I read the response to be not simply that we all should "starve" ourselves a few days, then drink through it; I read Sinclair as saying that we should identify our own triggers and drink through them to promote extinction. We used to talk about this in the early days at MWO, and I feel a bit sorry we have neglected it here.

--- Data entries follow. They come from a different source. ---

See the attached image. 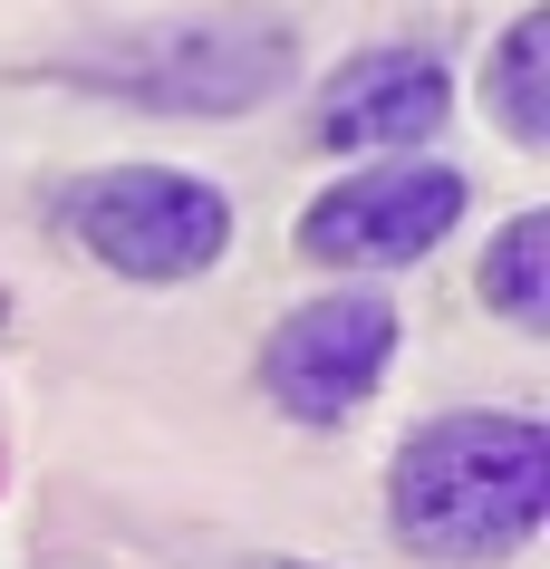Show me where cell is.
I'll return each instance as SVG.
<instances>
[{
  "label": "cell",
  "instance_id": "obj_5",
  "mask_svg": "<svg viewBox=\"0 0 550 569\" xmlns=\"http://www.w3.org/2000/svg\"><path fill=\"white\" fill-rule=\"evenodd\" d=\"M397 367V300H377V290H329V300L290 309L261 348V387H271L280 416L300 425H338L358 416L377 377Z\"/></svg>",
  "mask_w": 550,
  "mask_h": 569
},
{
  "label": "cell",
  "instance_id": "obj_8",
  "mask_svg": "<svg viewBox=\"0 0 550 569\" xmlns=\"http://www.w3.org/2000/svg\"><path fill=\"white\" fill-rule=\"evenodd\" d=\"M483 300L512 329H541L550 319V212H512L502 222V241L483 251Z\"/></svg>",
  "mask_w": 550,
  "mask_h": 569
},
{
  "label": "cell",
  "instance_id": "obj_1",
  "mask_svg": "<svg viewBox=\"0 0 550 569\" xmlns=\"http://www.w3.org/2000/svg\"><path fill=\"white\" fill-rule=\"evenodd\" d=\"M387 521L444 569L512 560L550 521V435L531 416H434L387 473Z\"/></svg>",
  "mask_w": 550,
  "mask_h": 569
},
{
  "label": "cell",
  "instance_id": "obj_6",
  "mask_svg": "<svg viewBox=\"0 0 550 569\" xmlns=\"http://www.w3.org/2000/svg\"><path fill=\"white\" fill-rule=\"evenodd\" d=\"M454 117V78L434 49H367L319 88V146L338 154H406Z\"/></svg>",
  "mask_w": 550,
  "mask_h": 569
},
{
  "label": "cell",
  "instance_id": "obj_9",
  "mask_svg": "<svg viewBox=\"0 0 550 569\" xmlns=\"http://www.w3.org/2000/svg\"><path fill=\"white\" fill-rule=\"evenodd\" d=\"M251 569H309V560H251Z\"/></svg>",
  "mask_w": 550,
  "mask_h": 569
},
{
  "label": "cell",
  "instance_id": "obj_3",
  "mask_svg": "<svg viewBox=\"0 0 550 569\" xmlns=\"http://www.w3.org/2000/svg\"><path fill=\"white\" fill-rule=\"evenodd\" d=\"M88 88L126 107H174V117H242L290 88V30L271 20H174L154 39H126L78 68Z\"/></svg>",
  "mask_w": 550,
  "mask_h": 569
},
{
  "label": "cell",
  "instance_id": "obj_2",
  "mask_svg": "<svg viewBox=\"0 0 550 569\" xmlns=\"http://www.w3.org/2000/svg\"><path fill=\"white\" fill-rule=\"evenodd\" d=\"M59 232L117 280L174 290V280H203L222 261L232 203H222V183L183 174V164H107V174L59 193Z\"/></svg>",
  "mask_w": 550,
  "mask_h": 569
},
{
  "label": "cell",
  "instance_id": "obj_7",
  "mask_svg": "<svg viewBox=\"0 0 550 569\" xmlns=\"http://www.w3.org/2000/svg\"><path fill=\"white\" fill-rule=\"evenodd\" d=\"M483 97H492V117H502L512 146H550V10H521L502 30Z\"/></svg>",
  "mask_w": 550,
  "mask_h": 569
},
{
  "label": "cell",
  "instance_id": "obj_4",
  "mask_svg": "<svg viewBox=\"0 0 550 569\" xmlns=\"http://www.w3.org/2000/svg\"><path fill=\"white\" fill-rule=\"evenodd\" d=\"M473 183L434 154H387L367 174L329 183L319 203L300 212V251L329 270H397V261H426L434 241L463 222Z\"/></svg>",
  "mask_w": 550,
  "mask_h": 569
}]
</instances>
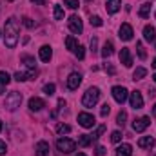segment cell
Wrapping results in <instances>:
<instances>
[{
  "label": "cell",
  "mask_w": 156,
  "mask_h": 156,
  "mask_svg": "<svg viewBox=\"0 0 156 156\" xmlns=\"http://www.w3.org/2000/svg\"><path fill=\"white\" fill-rule=\"evenodd\" d=\"M18 33H20V29H18L16 20H15V18H9V20L5 22V29H4V42H5L7 47H15V45H16V42H18Z\"/></svg>",
  "instance_id": "6da1fadb"
},
{
  "label": "cell",
  "mask_w": 156,
  "mask_h": 156,
  "mask_svg": "<svg viewBox=\"0 0 156 156\" xmlns=\"http://www.w3.org/2000/svg\"><path fill=\"white\" fill-rule=\"evenodd\" d=\"M100 100V89L98 87H89L83 96H82V105L83 107H94Z\"/></svg>",
  "instance_id": "7a4b0ae2"
},
{
  "label": "cell",
  "mask_w": 156,
  "mask_h": 156,
  "mask_svg": "<svg viewBox=\"0 0 156 156\" xmlns=\"http://www.w3.org/2000/svg\"><path fill=\"white\" fill-rule=\"evenodd\" d=\"M20 104H22V93H18V91H11L5 96V102H4L7 111H16L20 107Z\"/></svg>",
  "instance_id": "3957f363"
},
{
  "label": "cell",
  "mask_w": 156,
  "mask_h": 156,
  "mask_svg": "<svg viewBox=\"0 0 156 156\" xmlns=\"http://www.w3.org/2000/svg\"><path fill=\"white\" fill-rule=\"evenodd\" d=\"M56 149L64 154H71L75 149H76V142H73L71 138H58L56 142Z\"/></svg>",
  "instance_id": "277c9868"
},
{
  "label": "cell",
  "mask_w": 156,
  "mask_h": 156,
  "mask_svg": "<svg viewBox=\"0 0 156 156\" xmlns=\"http://www.w3.org/2000/svg\"><path fill=\"white\" fill-rule=\"evenodd\" d=\"M111 93H113V98L116 100L118 104H123V102L129 98V91H127L123 85H115Z\"/></svg>",
  "instance_id": "5b68a950"
},
{
  "label": "cell",
  "mask_w": 156,
  "mask_h": 156,
  "mask_svg": "<svg viewBox=\"0 0 156 156\" xmlns=\"http://www.w3.org/2000/svg\"><path fill=\"white\" fill-rule=\"evenodd\" d=\"M78 123L83 127V129H93L94 127V116L91 115V113H80L78 115Z\"/></svg>",
  "instance_id": "8992f818"
},
{
  "label": "cell",
  "mask_w": 156,
  "mask_h": 156,
  "mask_svg": "<svg viewBox=\"0 0 156 156\" xmlns=\"http://www.w3.org/2000/svg\"><path fill=\"white\" fill-rule=\"evenodd\" d=\"M67 26H69L71 33H75V35H80V33H82V29H83L82 18H80V16H76V15H73V16L67 20Z\"/></svg>",
  "instance_id": "52a82bcc"
},
{
  "label": "cell",
  "mask_w": 156,
  "mask_h": 156,
  "mask_svg": "<svg viewBox=\"0 0 156 156\" xmlns=\"http://www.w3.org/2000/svg\"><path fill=\"white\" fill-rule=\"evenodd\" d=\"M129 102H131V107L133 109H142L144 107V96L140 91H133L129 93Z\"/></svg>",
  "instance_id": "ba28073f"
},
{
  "label": "cell",
  "mask_w": 156,
  "mask_h": 156,
  "mask_svg": "<svg viewBox=\"0 0 156 156\" xmlns=\"http://www.w3.org/2000/svg\"><path fill=\"white\" fill-rule=\"evenodd\" d=\"M149 125H151V118L149 116H142V118H138V120H134L133 129H134L136 133H144Z\"/></svg>",
  "instance_id": "9c48e42d"
},
{
  "label": "cell",
  "mask_w": 156,
  "mask_h": 156,
  "mask_svg": "<svg viewBox=\"0 0 156 156\" xmlns=\"http://www.w3.org/2000/svg\"><path fill=\"white\" fill-rule=\"evenodd\" d=\"M80 83H82V75H80V73H71V75L67 76V89L75 91V89H78Z\"/></svg>",
  "instance_id": "30bf717a"
},
{
  "label": "cell",
  "mask_w": 156,
  "mask_h": 156,
  "mask_svg": "<svg viewBox=\"0 0 156 156\" xmlns=\"http://www.w3.org/2000/svg\"><path fill=\"white\" fill-rule=\"evenodd\" d=\"M133 35H134V31H133L131 24H122V27H120V38L129 42V40H133Z\"/></svg>",
  "instance_id": "8fae6325"
},
{
  "label": "cell",
  "mask_w": 156,
  "mask_h": 156,
  "mask_svg": "<svg viewBox=\"0 0 156 156\" xmlns=\"http://www.w3.org/2000/svg\"><path fill=\"white\" fill-rule=\"evenodd\" d=\"M120 62H122L125 67H131V66H133V55H131V51H129L127 47H123V49L120 51Z\"/></svg>",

The Sinclair Method is not suitable for several weeks' inpatient treatment in large part because the patients would be drinking through very few real-world triggers. Eskapa does not devote a great deal of attention to it in the book, but this is what he means when he says to drink as you normally do. It's not so much about the amount as it is the trigger.
For binge drinkers, alcohol deprivation must be a powerful trigger. For many of us, having not had an alcohol-free day since God knows when, we are strangers to deprivation so it's not a trigger. I suspect I'm like many daily drinkers in that I have many mild triggers through the day. Five o'clock? Trigger. Five o'clock somewhere? Trigger. Surprise phone call from old friend? Must grab a glass of wine. Surprise phone call from irate ex-husband? Trigger. Favorite tv show? Trigger. Beer ad on tv? Trigger (although I'm a wine drinker). Deadline approaching? Trigger. Project complete? Major trigger. Golf on a beautiful day? Four-Star Trigger. You get the idea.
If we avoid these triggers rather than drink through them as we normally do, we miss opportunities for extinction. So maybe you binge drinkers are lucky in a way; you actually can ramp up a powerful trigger by "teasing" (as SR would say) and heightening the extinction effect. From what Dr. Sinclair said, I'm not clear this would work for us daily drinkers who haven't learned that as a trigger.
And you bingers thought we daily drinkers had all the luck!